§ **PROBLEM TO SOLVE**: Leave every image out, and return the rest of the data word for word.

(Items listed in a dataset)
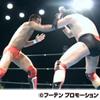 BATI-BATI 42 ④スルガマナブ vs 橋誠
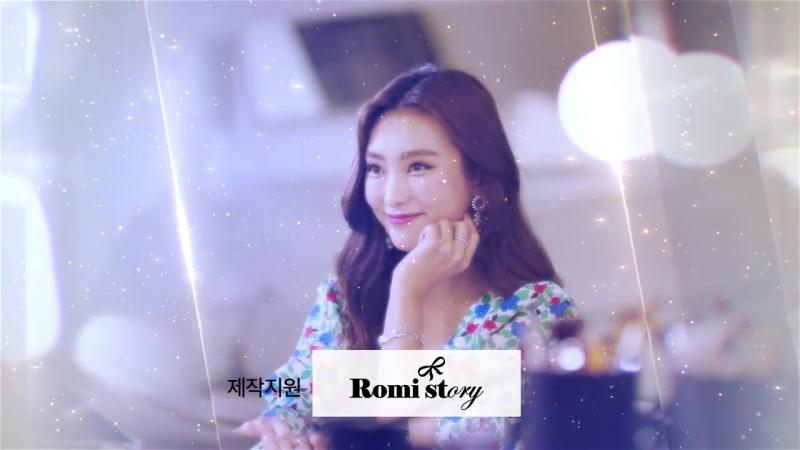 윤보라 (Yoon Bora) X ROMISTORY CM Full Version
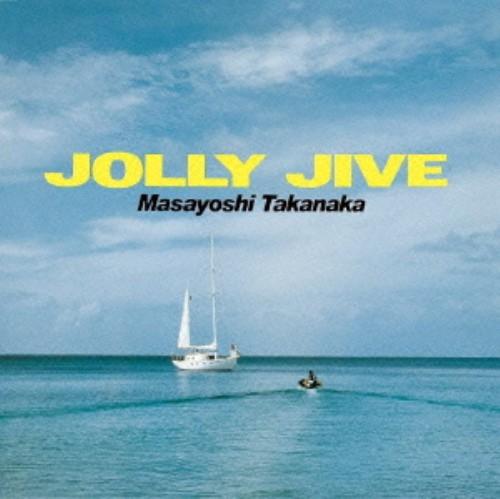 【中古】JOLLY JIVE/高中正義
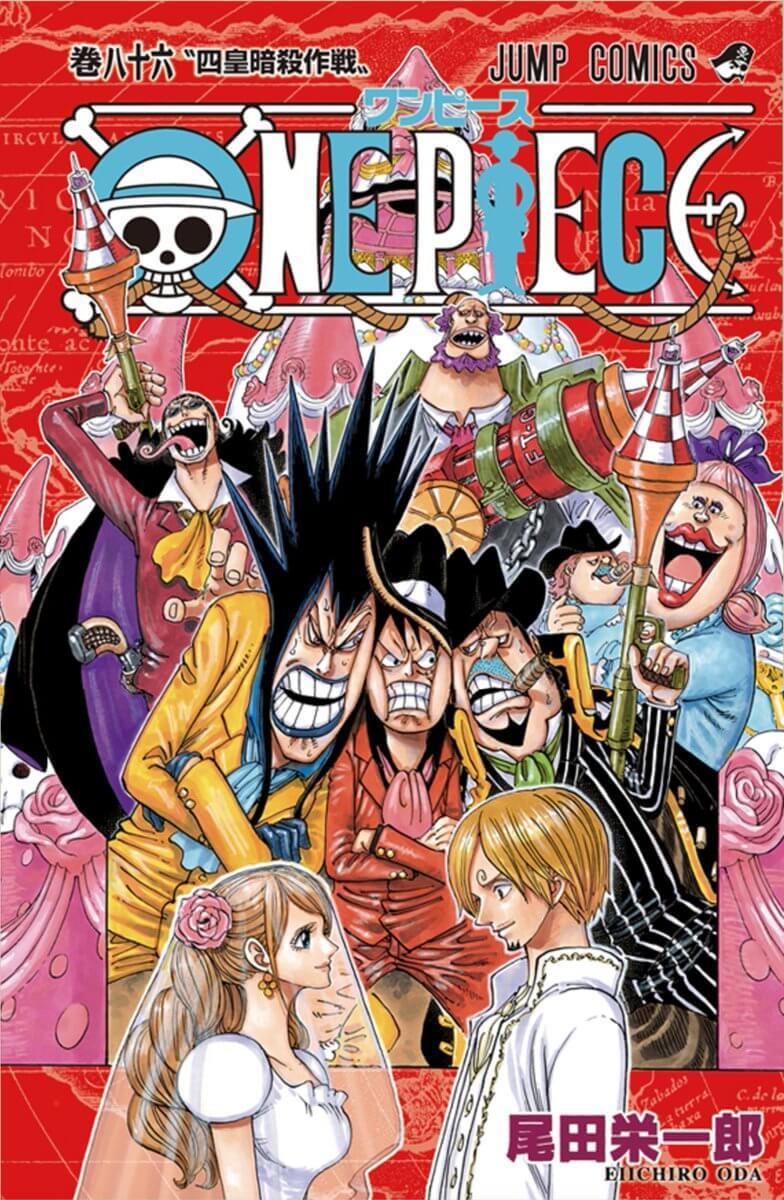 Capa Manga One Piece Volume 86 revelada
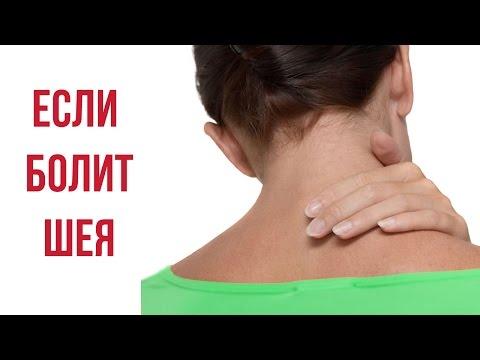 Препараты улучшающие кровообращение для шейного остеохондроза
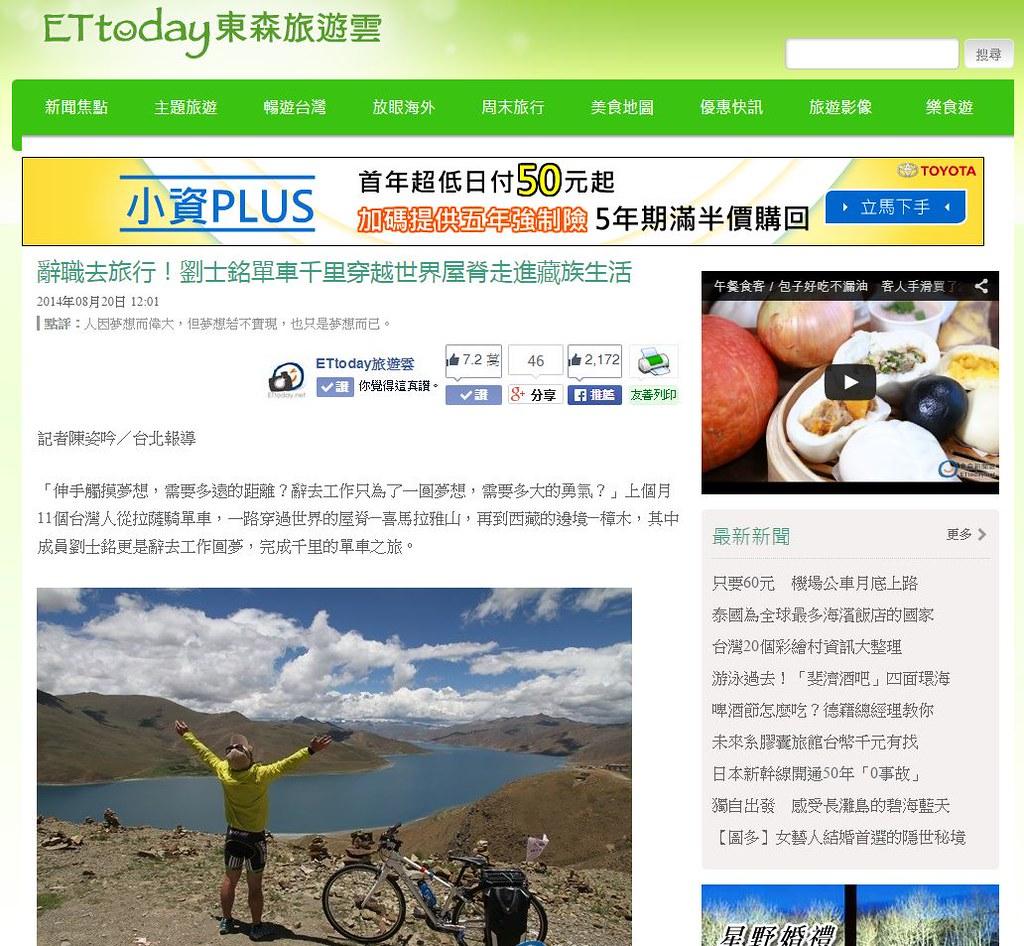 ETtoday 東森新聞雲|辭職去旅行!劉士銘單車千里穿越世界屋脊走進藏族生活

§ **ANSWER TO THIS EXERCISE**:
 BATI-BATI 42 ④スルガマナブ vs 橋誠
 윤보라 (Yoon Bora) X ROMISTORY CM Full Version
 【中古】JOLLY JIVE/高中正義
 Capa Manga One Piece Volume 86 revelada
 Препараты улучшающие кровообращение для шейного остеохондроза
 ETtoday 東森新聞雲|辭職去旅行!劉士銘單車千里穿越世界屋脊走進藏族生活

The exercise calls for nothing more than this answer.